Segment Open

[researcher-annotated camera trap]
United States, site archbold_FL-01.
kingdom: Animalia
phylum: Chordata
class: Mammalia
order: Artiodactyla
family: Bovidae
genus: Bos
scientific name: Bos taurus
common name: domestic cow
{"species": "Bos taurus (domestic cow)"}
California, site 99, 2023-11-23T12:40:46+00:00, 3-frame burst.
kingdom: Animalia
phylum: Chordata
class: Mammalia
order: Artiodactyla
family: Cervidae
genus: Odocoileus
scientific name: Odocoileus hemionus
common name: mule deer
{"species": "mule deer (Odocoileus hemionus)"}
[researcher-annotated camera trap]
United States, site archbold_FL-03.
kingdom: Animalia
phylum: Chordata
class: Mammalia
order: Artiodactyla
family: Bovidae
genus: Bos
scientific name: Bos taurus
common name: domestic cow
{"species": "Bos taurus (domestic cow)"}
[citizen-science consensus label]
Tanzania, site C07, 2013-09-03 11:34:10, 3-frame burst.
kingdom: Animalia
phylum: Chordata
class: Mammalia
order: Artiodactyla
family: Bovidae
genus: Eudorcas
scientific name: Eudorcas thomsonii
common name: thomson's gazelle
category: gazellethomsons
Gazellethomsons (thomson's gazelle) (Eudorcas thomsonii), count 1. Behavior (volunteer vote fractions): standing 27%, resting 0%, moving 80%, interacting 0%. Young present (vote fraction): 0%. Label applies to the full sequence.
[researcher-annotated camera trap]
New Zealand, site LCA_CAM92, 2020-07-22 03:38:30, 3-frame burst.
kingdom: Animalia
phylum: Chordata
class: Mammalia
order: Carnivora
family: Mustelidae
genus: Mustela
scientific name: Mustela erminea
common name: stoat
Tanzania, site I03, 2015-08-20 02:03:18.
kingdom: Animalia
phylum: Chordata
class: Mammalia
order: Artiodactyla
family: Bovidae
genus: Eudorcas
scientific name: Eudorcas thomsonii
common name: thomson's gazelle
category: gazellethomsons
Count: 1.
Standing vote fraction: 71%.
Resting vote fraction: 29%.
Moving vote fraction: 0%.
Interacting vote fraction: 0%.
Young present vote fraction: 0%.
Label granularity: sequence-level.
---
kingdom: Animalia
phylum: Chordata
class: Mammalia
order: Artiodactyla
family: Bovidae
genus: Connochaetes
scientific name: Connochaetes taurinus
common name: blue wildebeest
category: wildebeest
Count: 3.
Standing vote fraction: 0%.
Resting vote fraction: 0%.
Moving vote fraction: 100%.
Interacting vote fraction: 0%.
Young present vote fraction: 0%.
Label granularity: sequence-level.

Segment Closed

__Task instructions__: From the entries, copy out each line containing the word "common".

__Exercise response__:
common name: domestic cow
common name: mule deer
common name: domestic cow
common name: thomson's gazelle
common name: stoat
common name: thomson's gazelle
common name: blue wildebeest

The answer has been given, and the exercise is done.